--- SELECTED PASSAGE ---
━━━━━━

We have reexamined the data from Experiments 1 and 2 of DHHC. Using their data and their reported technique, we do not find evidence that the running mean is a better predictor of judgments than the recently viewed lines. Further, we perform a different analysis, and we find that the participants exhibit a recency bias that is not consistent with CAM.

Further, since the distribution was without replacement, observing a target implies that observing that same target in the future is less likely than if the distribution was with replacement. Despite this experimental design, we find evidence of a positive bias toward recent targets when we should actually observe a negative bias toward recent targets. Clearly this reflects even worse on the predictions of CAM.

In order to show that our statistical analysis is capable of detecting judgments that are consistent with CAM, we simulate data that are consistent with a key feature of CAM. Our analysis correctly identifies the simulated data as consistent with CAM. We therefore reject the criticism that our technique is not capable of accurately detecting a relationship that would be consistent with CAM.

As mathematical models should be used to generate nonobvious and testable predictions, we test two such predictions of CAM. As participants are exposed to stimuli, CAM holds that the participants learn the distribution of the stimuli with greater precision. One prediction is that the bias toward the mean should increase across trials. We do not find evidence of this prediction. Another such prediction of CAM is that as participants learn the distribution, responses that have zero mass in the distribution (shorter than the minimum or longer than the maximum) should be less frequent across trials. We do not find evidence of this prediction, either.

━━━━━━

--- EXERCISE PROMPT ---
From the passage on the CAM reanalysis, list each thing the authors say they do not find evidence for.

--- PROVIDED DATA ---
━━━━━━

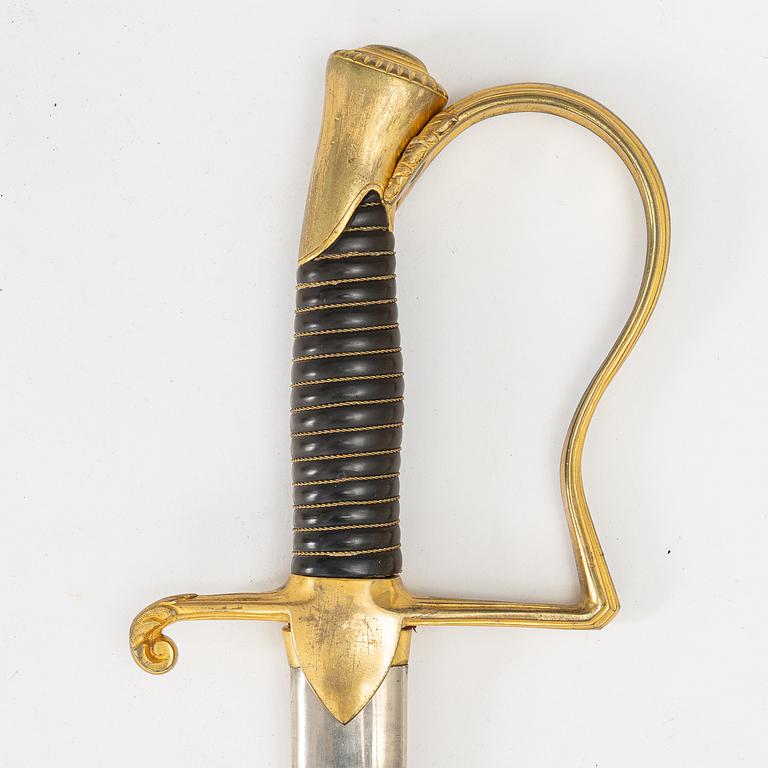 Sabre, Swedish, m/1891 for an officer in the supply corps, with scabbard.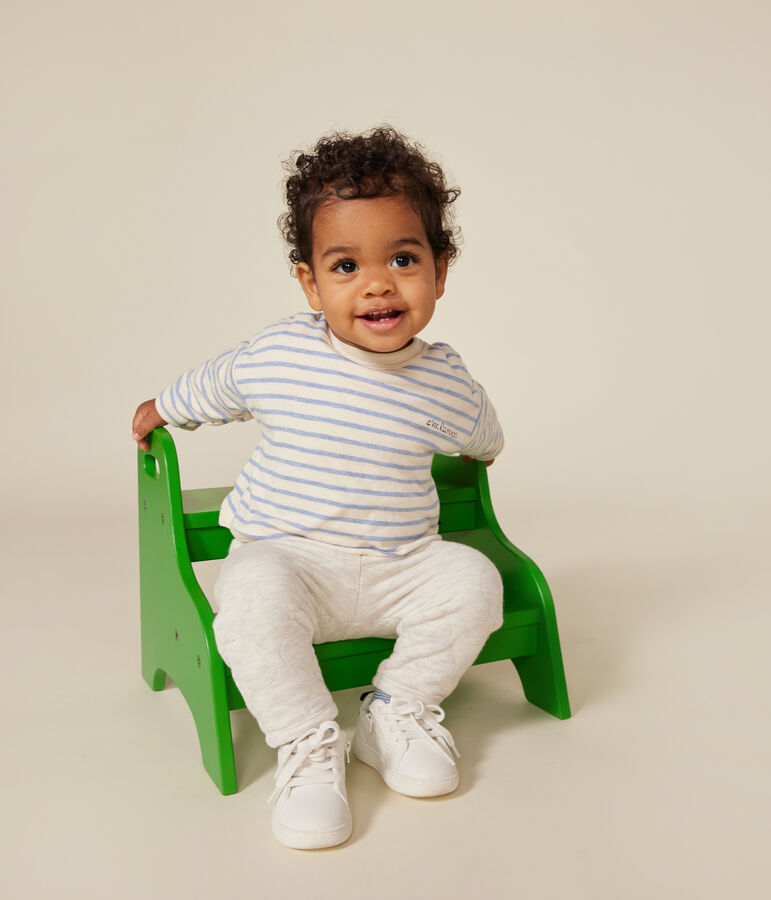 Tee-shirt manches longues en tubique b&eacute;b&eacute; &eacute;cru/bleu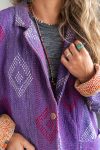 Womens Vintage Intrepid Kantha Jacket handmade from 100% cotton recycled fabrics in purple Amir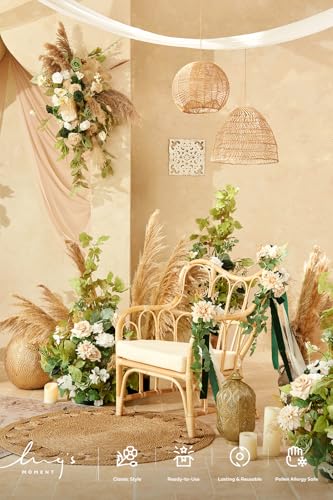 Silky Flower Store Wedding Aisle Pew Flowers, Emerald Tawny Beige Faux Arrangements, Chiffon Ribbons, Ceremony Chair Back Decor, 8 Piece Set, 32.5cm 1 1 Product: Ling's Moment 8 Wedding Aisle Pew Artificial Flowers Arrangements Emerald Tawny Beige for Ceremony Chair Back Floral Decorations with Chiffon Ribbons Reception Church Rose Faux Hanging Party Outdoor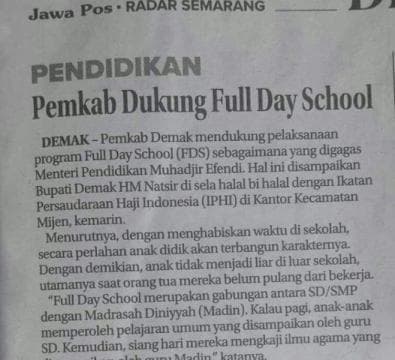 Kiai Demak Kecewa atas Dukungan Bupati Demak terhadap Sekolah Lima Hari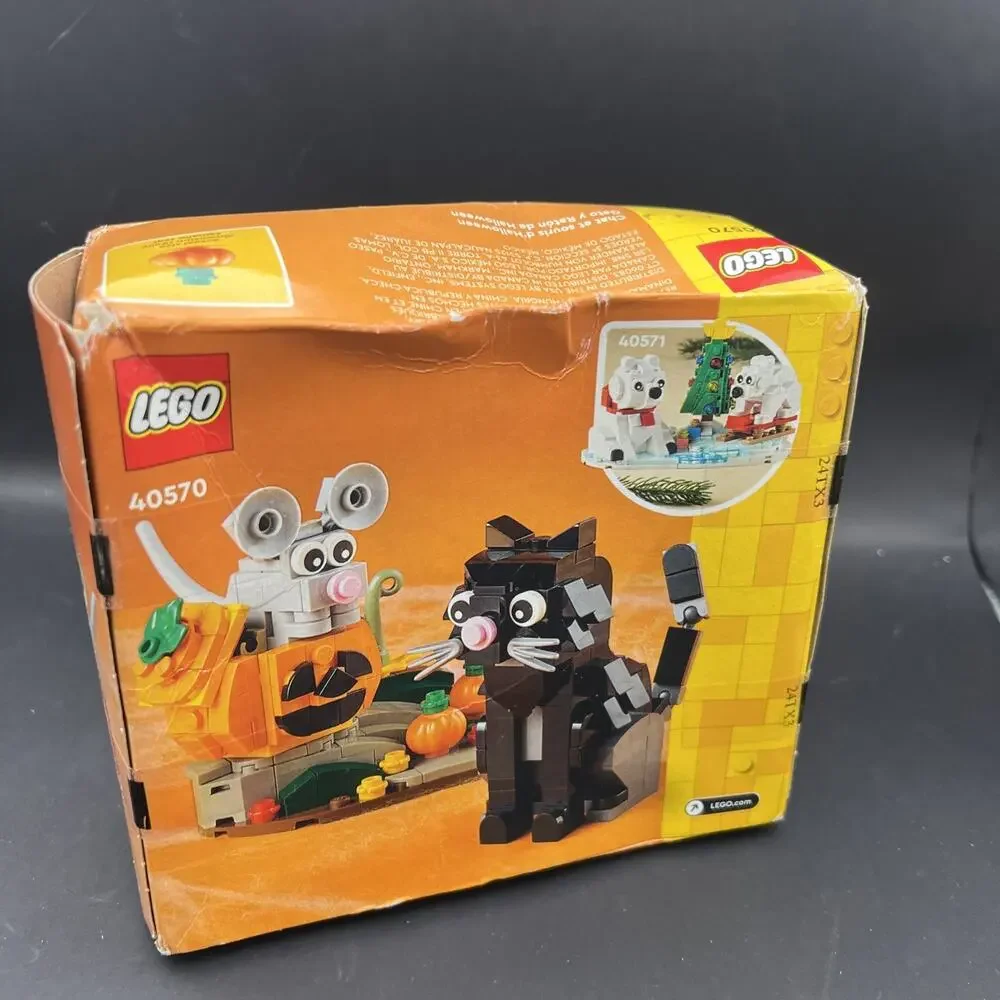 LEGO Halloween Cat & Mouse pumpkins Scene Iconic (40570) NIB Sealed DAMAGED BOX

━━━━━━

--- REPLY TO THE EXERCISE ---
- That the running mean is a better predictor of judgments than the recently viewed lines
- That the bias toward the mean increases across trials
- That responses with zero mass in the distribution (shorter than the minimum or longer than the maximum) become less frequent across trials